MMAs are a safe place to store capital, as they are federally insured up to $250,000 per account holder. An MMA typical interest rate is between 2-4% APY. One of the main differences between MMAs and traditional savings accounts is how the interest is calculated. MMAs use a tiered interest rate system, where the interest rate you earn on your deposits is based on the balance in your account. The higher your balance, the higher the interest rate you will earn. This is in contrast to traditional savings accounts, where the interest rate is fixed regardless of your balance. If you’re wondering if you can you write checks from a money market account, the answer is yes! Most Money Market Accounts provide the ability to withdraw cash using checks and debit cards when you need it (unlike the limitations with Certificate of Deposits) makes these accounts a wonderful short-term tool to grow your funds.
There are some things to keep in mind when looking into money market accounts. In most cases, banks and credit unions do require a minimum account balance. Also, per Federal regulations, withdrawals from money market accounts are limited to six per month.
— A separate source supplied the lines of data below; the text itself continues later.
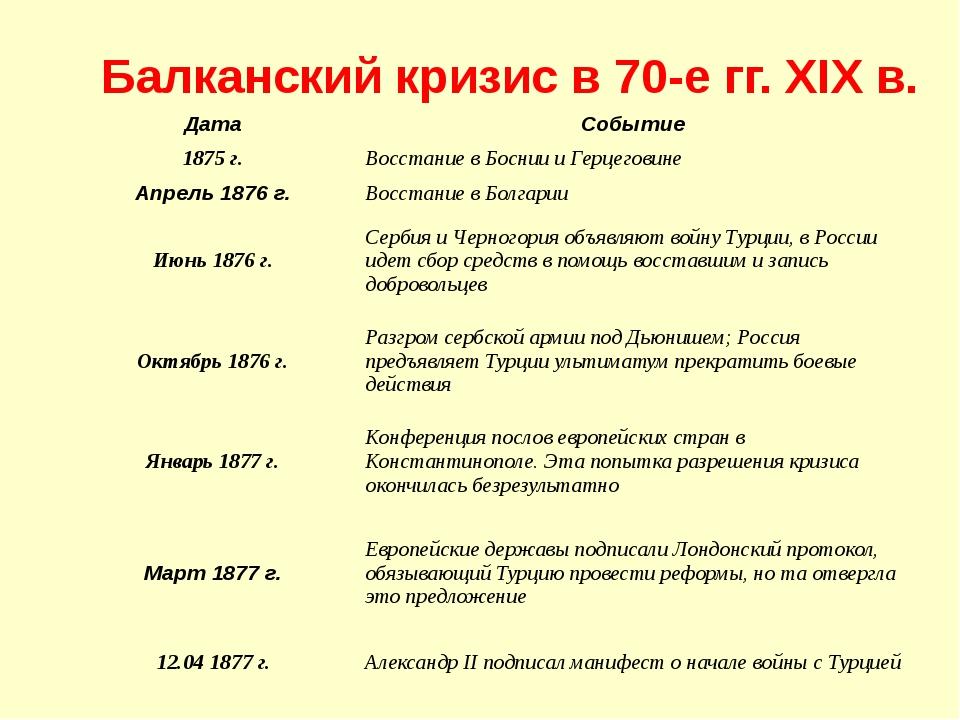 Балканский кризис в 70-е гг. XIX в. Дата Событие 1875 г. Восстание в Боснии и...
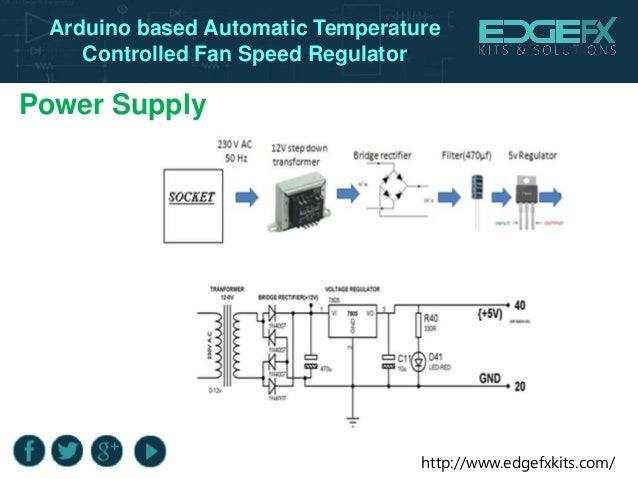 automatic temperature fan speed control Automatic, independent fan speed control in addition to using temperature  measurements to deter- mine pwm duty cycle, the device also features multiple.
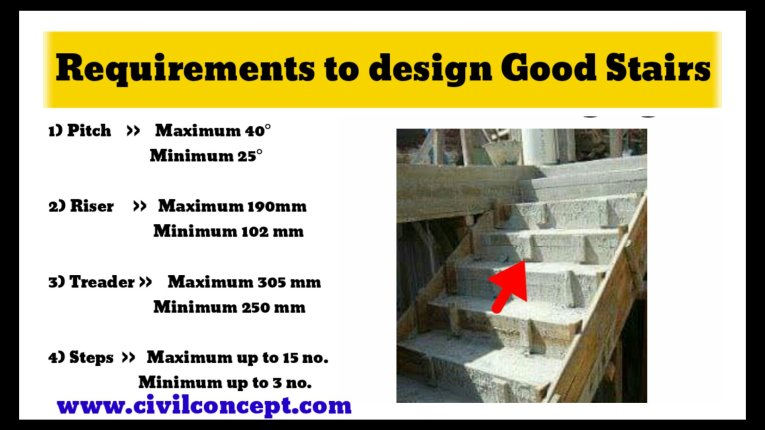 Requirement to design good stair staircase 1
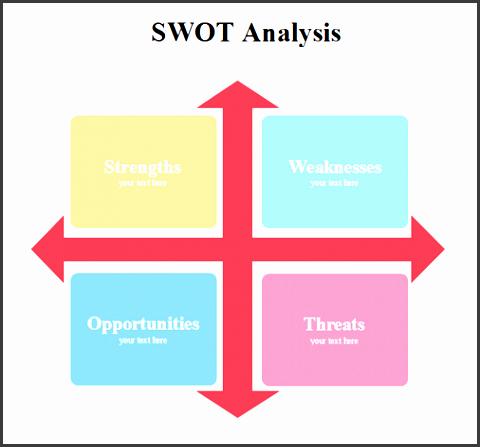 swot analysis template word 2 9 swot analysis template word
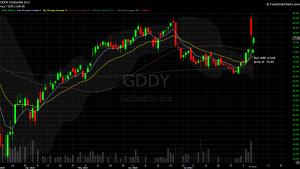 DIY Investor - 821x model trade - $GDDY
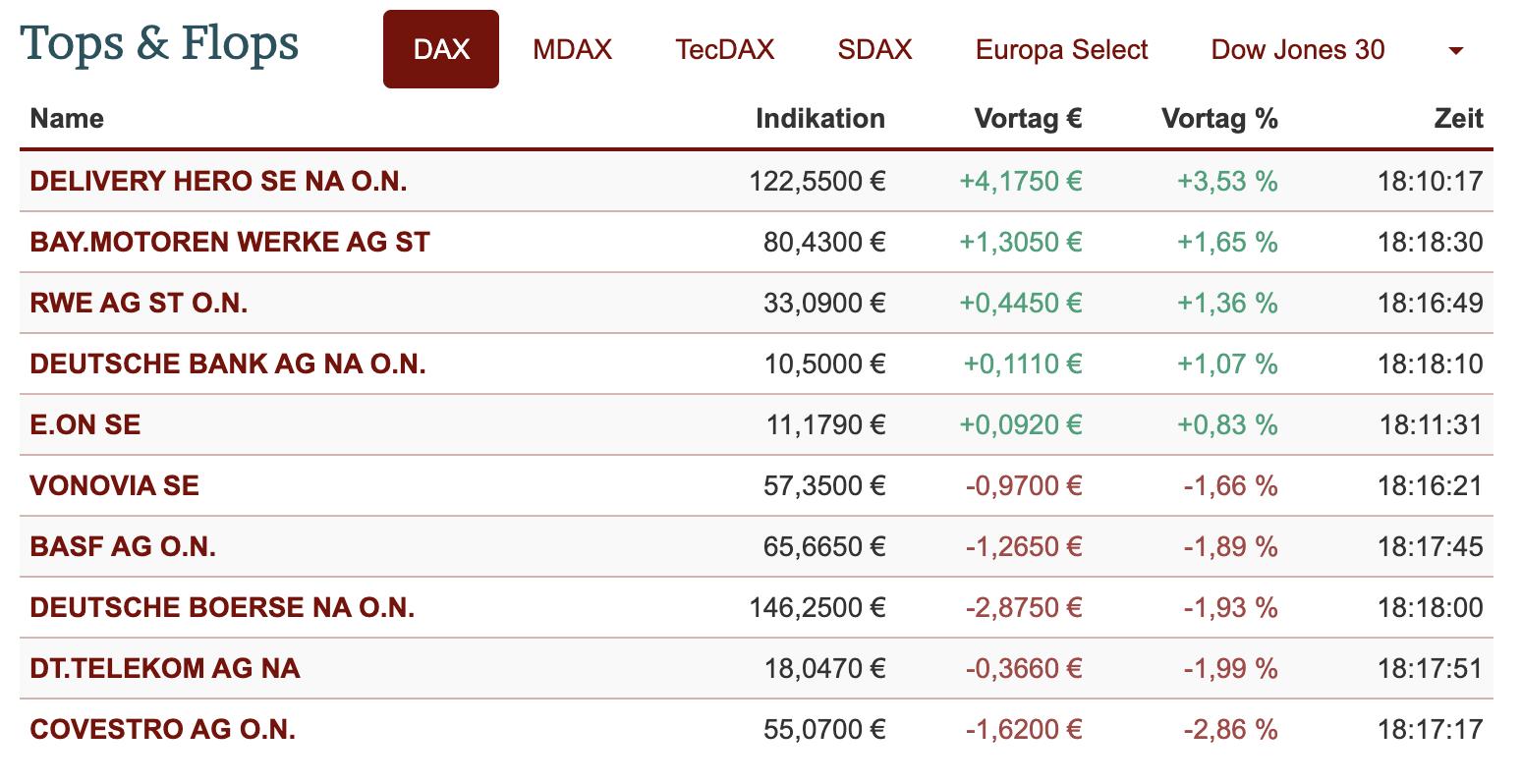 DAX-Tops und Flops am 31.08.2021
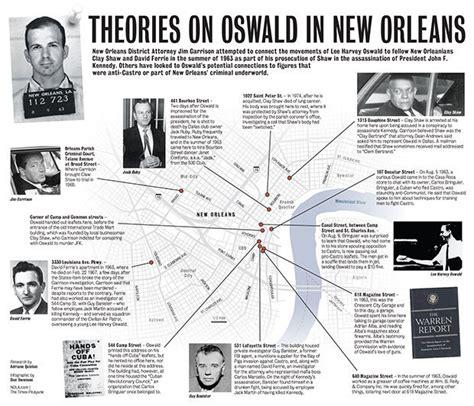 Jfk Assassination Conspiracy Essay by Jfk Assassination Conspiracy Theories Essay Illustrationessays Web Fc2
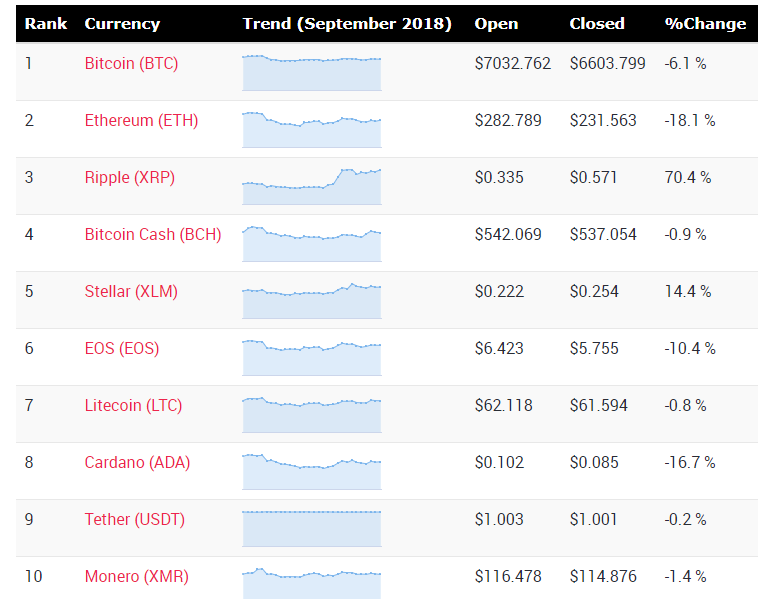 Cryptocurrency price changes during month of September 2018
So if you need to access your money regularly, a money market account may not be the right fit for you.
Combining the higher APY of high-yield savings accounts and the privileges of checking accounts, MMAs can be the right option for someone looking to grow their cash short-term in a safe space with a predictable yield, especially if they plan on regularly having a high balance in the account.
To find the best money market account for you, look for one with a high interest rate and a low minimum balance. Then, compare money market accounts and find the right one for your needs.